**EXERCISE PROMPT:** The entries below are to be retyped exactly. Preserve every word.

**Stored items:**
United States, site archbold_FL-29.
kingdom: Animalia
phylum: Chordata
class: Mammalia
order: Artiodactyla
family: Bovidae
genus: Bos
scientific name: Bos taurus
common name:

**YOUR RESPONSE:**
United States, site archbold_FL-29.
kingdom: Animalia
phylum: Chordata
class: Mammalia
order: Artiodactyla
family: Bovidae
genus: Bos
scientific name: Bos taurus
common name:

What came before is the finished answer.